*Short task:* Please copy all of the records below word for word, and leave the pictures out of your copy.

*Input data:*
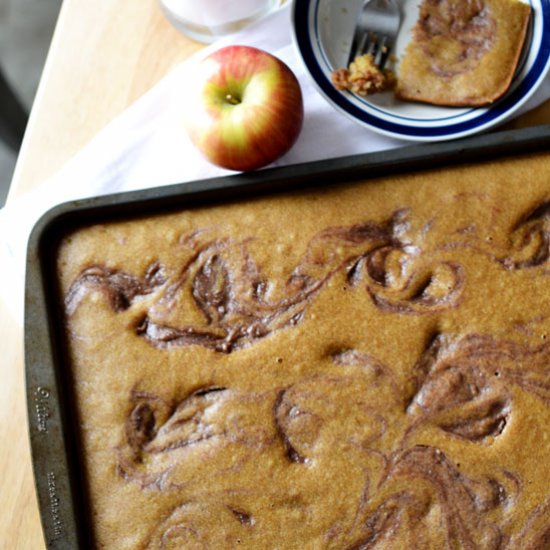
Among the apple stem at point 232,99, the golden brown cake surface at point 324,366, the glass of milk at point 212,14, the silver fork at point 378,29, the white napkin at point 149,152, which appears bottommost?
the golden brown cake surface at point 324,366

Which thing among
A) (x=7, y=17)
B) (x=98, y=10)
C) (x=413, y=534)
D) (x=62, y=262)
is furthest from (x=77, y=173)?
(x=7, y=17)

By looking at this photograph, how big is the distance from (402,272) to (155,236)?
390 millimetres

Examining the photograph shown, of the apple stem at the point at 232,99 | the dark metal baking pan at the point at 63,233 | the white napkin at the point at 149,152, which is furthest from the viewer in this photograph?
the white napkin at the point at 149,152

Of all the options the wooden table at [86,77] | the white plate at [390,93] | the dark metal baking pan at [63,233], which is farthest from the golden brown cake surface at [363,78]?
the wooden table at [86,77]

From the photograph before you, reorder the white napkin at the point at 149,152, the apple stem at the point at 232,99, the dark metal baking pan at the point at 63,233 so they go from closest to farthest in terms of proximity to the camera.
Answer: the dark metal baking pan at the point at 63,233, the apple stem at the point at 232,99, the white napkin at the point at 149,152

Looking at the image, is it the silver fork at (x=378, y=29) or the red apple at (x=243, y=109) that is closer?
the red apple at (x=243, y=109)

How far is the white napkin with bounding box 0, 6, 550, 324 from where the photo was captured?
140 cm

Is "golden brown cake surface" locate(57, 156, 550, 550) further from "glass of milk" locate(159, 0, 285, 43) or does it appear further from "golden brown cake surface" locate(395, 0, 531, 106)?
"glass of milk" locate(159, 0, 285, 43)

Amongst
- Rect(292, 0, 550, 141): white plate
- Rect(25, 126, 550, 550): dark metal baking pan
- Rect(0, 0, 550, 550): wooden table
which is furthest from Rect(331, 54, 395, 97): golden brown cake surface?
Rect(0, 0, 550, 550): wooden table

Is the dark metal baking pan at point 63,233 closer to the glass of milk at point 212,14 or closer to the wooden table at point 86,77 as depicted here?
the wooden table at point 86,77

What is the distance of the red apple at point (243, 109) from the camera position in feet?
4.17

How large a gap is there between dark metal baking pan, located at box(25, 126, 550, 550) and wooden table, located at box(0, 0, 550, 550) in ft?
0.78

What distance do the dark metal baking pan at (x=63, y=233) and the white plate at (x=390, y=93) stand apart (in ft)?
0.26

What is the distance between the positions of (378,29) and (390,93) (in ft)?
0.38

*Written response:*
Among the apple stem at point 232,99, the golden brown cake surface at point 324,366, the glass of milk at point 212,14, the silver fork at point 378,29, the white napkin at point 149,152, which appears bottommost?
the golden brown cake surface at point 324,366

Which thing among
A) (x=7, y=17)
B) (x=98, y=10)
C) (x=413, y=534)
D) (x=62, y=262)
is furthest from (x=77, y=173)?
(x=7, y=17)

By looking at this photograph, how big is the distance from (402,272) to (155,236)?
390 millimetres

Examining the photograph shown, of the apple stem at the point at 232,99 | the dark metal baking pan at the point at 63,233 | the white napkin at the point at 149,152, which is furthest from the viewer in this photograph?
the white napkin at the point at 149,152

Of all the options the wooden table at [86,77] | the white plate at [390,93] | the dark metal baking pan at [63,233], which is farthest from the golden brown cake surface at [363,78]?
the wooden table at [86,77]

From the photograph before you, reorder the white napkin at the point at 149,152, the apple stem at the point at 232,99, the dark metal baking pan at the point at 63,233 so they go from closest to farthest in terms of proximity to the camera.
Answer: the dark metal baking pan at the point at 63,233, the apple stem at the point at 232,99, the white napkin at the point at 149,152

Looking at the image, is it the silver fork at (x=378, y=29) or the red apple at (x=243, y=109) that is closer?
the red apple at (x=243, y=109)

How far is the white napkin with bounding box 0, 6, 550, 324 from where the photo was captured?
140 cm

Is "golden brown cake surface" locate(57, 156, 550, 550) further from "glass of milk" locate(159, 0, 285, 43) or does it appear further from "golden brown cake surface" locate(395, 0, 531, 106)?
"glass of milk" locate(159, 0, 285, 43)

Amongst
- Rect(292, 0, 550, 141): white plate
- Rect(25, 126, 550, 550): dark metal baking pan
- Rect(0, 0, 550, 550): wooden table
which is furthest from Rect(331, 54, 395, 97): golden brown cake surface?
Rect(0, 0, 550, 550): wooden table

Is the dark metal baking pan at point 63,233 closer to the glass of milk at point 212,14 or closer to the wooden table at point 86,77 as depicted here?
the wooden table at point 86,77

What is the distance of the red apple at point (243, 109) from the camera position in feet?
4.17

How large a gap is there between dark metal baking pan, located at box(25, 126, 550, 550) and wooden table, located at box(0, 0, 550, 550) in ft?
0.78

What distance do the dark metal baking pan at (x=63, y=233) and the white plate at (x=390, y=93) stand apart (in ft)?
0.26

What is the distance between the positions of (378,29) and (390,93) (in ft)?
0.38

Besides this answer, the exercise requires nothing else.